I do the same and many have helped us when loading or unloading. When we fish Houghton Lake we usually use my friends pontoon boat. It is a breeze to load when the wind is not blowing. But is a pain in the wind even with 2 ropes. I told him to leave it here one day and I made a set of guides up under it now it only take a couple of mins to load. I made a safety rail for his steps to and that helped thing a lot for 2 old guys


----------



## ESOX (Nov 20, 2000)

Jimbos said:


> I bought a 5x8 utility trailer yesterday, it's a little different backing up a shorty as opposed to a longer boat trailer.


I'd rather back up a semi with a 52` trailer through a 90 degree turn into a dock than back a twitchy little utility trailer through a 90 degree turn and back up a driveway. Sure I'd get them both done, but those little trailers are a pita, especially when thet are so narrow and short you can't see them unless they are already cocked a good bit. 

Sent from my SM-T567V using Michigan Sportsman mobile app


----------



## Jimbo 09 (Jan 28, 2013)

Jimbos said:


> You definitely have to cut a lot less and a lot slower to get it turning in the correct direction.

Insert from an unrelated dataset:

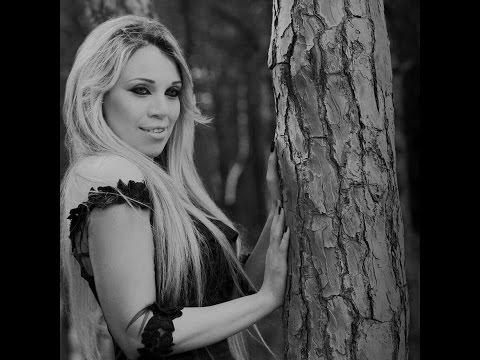 """La chanteuse algérienne Naouel Illoul rend hommage à Reinette l'Oranaise """"Nhabek Nhabek"""" (je t'aime, je t'aime)"""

I almost feel guilty laughing at seasonals in the past trying to backup their jet ski trailers for 15 minutes on a ramp....lol


Jet ski trailers are the worst. Have embarrassed myself a few times. They are so short and narrow by the time you see it in one of the mirrors you’re already loosing it.


----------



## brigeton (Feb 12, 2004)

Anyone have one of those new Fords with the trailer backup things for people who can't back up?
Best thing I have seen was at Burt lake on 4th of July. Drunks coming back to ramp with a cop sitting there. One trailer had 4 different people try to back it in and couldn't get it until they got 3 big guys that kept setting trailer over straight every time it got out of line.


----------



## DecoySlayer (Mar 12, 2016)

brigeton said:


> Anyone have one of those new Fords with the trailer backup things for people who can't back up?



That "Ford thing" is going to be a great tool for people who have physical problems that make backing difficult.


----------



## Jimbos (Nov 21, 2000)

ESOX said:


> I'd rather back up a semi with a 52` trailer through a 90 degree turn into a dock than back a twitchy little utility trailer through a 90 degree turn and back up a driveway. Sure I'd get them both done, but those little trailers are a pita, especially when thet are so narrow and short you can't see them unless they are already cocked a good bit.
> 
> Sent from my SM-T567V using Michigan Sportsman mobile app


The only thing that helped is being able to see the ramp gate while in the up position, i'll ace it the next time I do it but it is certainly different than a boat.


----------



## steelhead281 (Feb 1, 2007)

ESOX said:


> Seems like we have this discussion every year, so lets get it on.
> Everyone post their trailer backing tips here for newbs, or even old hands at it looking for a different perspective.
> My tips for simple backing:
> 1) You can hold the steering wheel at the bottom, turn the wheel the way you want the trailer to go.
> ...



Some of the suggestions below are funny, I enjoyed reading them. On a more serious note, I back up my trailers with the back door of my vehicle open and I turn my body fully around so I am looking out the back door opening. I am able to see the slightest wrong move of the trailer and correct quickly. Doing this, I have backed up almost 200 feet without a pull ahead to straighten out. Not sure why it works for me but it does.


----------



## bdmitch18 (Apr 6, 2011)

Please turn off your headlights when you're at the ramp


----------



## ESOX (Nov 20, 2000)

steelhead281 said:


> Some of the suggestions below are funny, I enjoyed reading them. On a more serious note, I back up my trailers with the back door of my vehicle open and I turn my body fully around so I am looking out the back door opening. I am able to see the slightest wrong move of the trailer and correct quickly. Doing this, I have backed up almost 200 feet without a pull ahead to straighten out. Not sure why it works for me but it does.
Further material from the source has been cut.